Selective laser melting-wire arc additive manufacturing hybrid fabrication of Ti-6Al-4V alloy: Microstructure and mechanical properties

Abstract Selective laser melting (SLM) and wire arc additive manufacturing (WAAM) are two representative metal additive manufacturing technologies that fabricate the net shaping of small complex parts and near-net shaping of large components. To explore the feasibility of SLM-WAAM hybrid fabricating large and complex components, the preliminary hybrid SLM-WAAM process of Ti-6Al-4V is investigated.
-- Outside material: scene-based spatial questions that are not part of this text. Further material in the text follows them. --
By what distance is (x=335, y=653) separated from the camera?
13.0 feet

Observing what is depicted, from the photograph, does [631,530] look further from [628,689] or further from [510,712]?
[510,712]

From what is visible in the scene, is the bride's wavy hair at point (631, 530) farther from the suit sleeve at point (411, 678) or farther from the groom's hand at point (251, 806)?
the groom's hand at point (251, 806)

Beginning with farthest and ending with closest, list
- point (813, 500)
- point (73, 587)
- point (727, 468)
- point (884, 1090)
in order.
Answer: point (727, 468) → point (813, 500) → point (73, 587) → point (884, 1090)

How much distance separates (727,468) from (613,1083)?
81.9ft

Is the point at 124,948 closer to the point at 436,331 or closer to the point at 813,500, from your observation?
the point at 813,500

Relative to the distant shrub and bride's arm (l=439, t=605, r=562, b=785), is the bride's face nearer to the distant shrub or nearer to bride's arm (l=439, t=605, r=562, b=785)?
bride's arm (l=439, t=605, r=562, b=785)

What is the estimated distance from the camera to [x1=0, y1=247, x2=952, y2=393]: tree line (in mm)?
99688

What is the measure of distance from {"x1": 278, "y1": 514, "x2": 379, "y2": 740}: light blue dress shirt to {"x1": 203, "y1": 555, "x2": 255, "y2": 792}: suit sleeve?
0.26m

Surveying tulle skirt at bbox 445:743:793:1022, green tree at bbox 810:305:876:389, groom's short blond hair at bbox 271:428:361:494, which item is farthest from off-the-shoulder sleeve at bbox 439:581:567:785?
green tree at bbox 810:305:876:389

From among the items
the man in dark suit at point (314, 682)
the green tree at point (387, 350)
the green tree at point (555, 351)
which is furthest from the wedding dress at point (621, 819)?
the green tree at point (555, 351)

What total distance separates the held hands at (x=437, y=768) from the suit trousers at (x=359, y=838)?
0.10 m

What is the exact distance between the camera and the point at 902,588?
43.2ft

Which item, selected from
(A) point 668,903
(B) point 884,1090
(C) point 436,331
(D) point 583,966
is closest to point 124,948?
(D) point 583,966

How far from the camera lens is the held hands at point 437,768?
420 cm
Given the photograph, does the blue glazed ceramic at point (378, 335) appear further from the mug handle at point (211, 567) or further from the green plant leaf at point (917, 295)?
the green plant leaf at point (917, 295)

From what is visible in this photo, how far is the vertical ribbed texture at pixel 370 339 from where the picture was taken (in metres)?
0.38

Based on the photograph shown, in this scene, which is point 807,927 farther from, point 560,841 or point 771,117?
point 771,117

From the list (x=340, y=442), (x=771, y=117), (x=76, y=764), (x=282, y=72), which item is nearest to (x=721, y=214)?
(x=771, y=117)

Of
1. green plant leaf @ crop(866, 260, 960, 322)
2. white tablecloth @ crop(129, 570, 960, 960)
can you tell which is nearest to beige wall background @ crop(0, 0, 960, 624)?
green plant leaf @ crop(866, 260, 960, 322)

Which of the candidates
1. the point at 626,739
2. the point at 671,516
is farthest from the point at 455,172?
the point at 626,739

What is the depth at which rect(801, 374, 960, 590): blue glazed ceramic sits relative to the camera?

In this study, horizontal (H-) and vertical (V-) SLM samples are used as substrate for WAAM process to analyze microstructure and tensile properties, and to be compared with that of SLM samples and WAAM samples. The results show that Ti-6Al-4V sample formed by hybrid fabrication consists of three typical zones: SLM zone, WAAM zone and interface zone. The fine and short β columnar grains consisting of primarily martensite α´ exist in SLM zone, then these fine grains grow coarse in the about 3 mm-thick interface zone because of the repeated heating process, in contrast, the coarse β columnar grains awash with α lamellae lead to epitaxial growth in WAAM zone. There is a good metallurgical bonding in the interface zone of both H-SLM-WAAM and V-SLM-WAAM specimens and all the fractures are located in the WAAM zone during the tensile test. The mean yield strength and ultimate tensile strength of the H-SLM-WAAM specimens are 850 MPa and 905 MPa, respectively. In comparison, the V-SLM-WAAM samples exhibited slightly higher tensile strengths; the mean yield strength and ultimate tensile strength are 890 MPa and 995 MPa, respectively. The elongations of different directions are both more than 10%, satisfying the requirements of engineering applications. These tensile properties of SLM-WAAM samples are comparable with or even better than that of WAAM samples.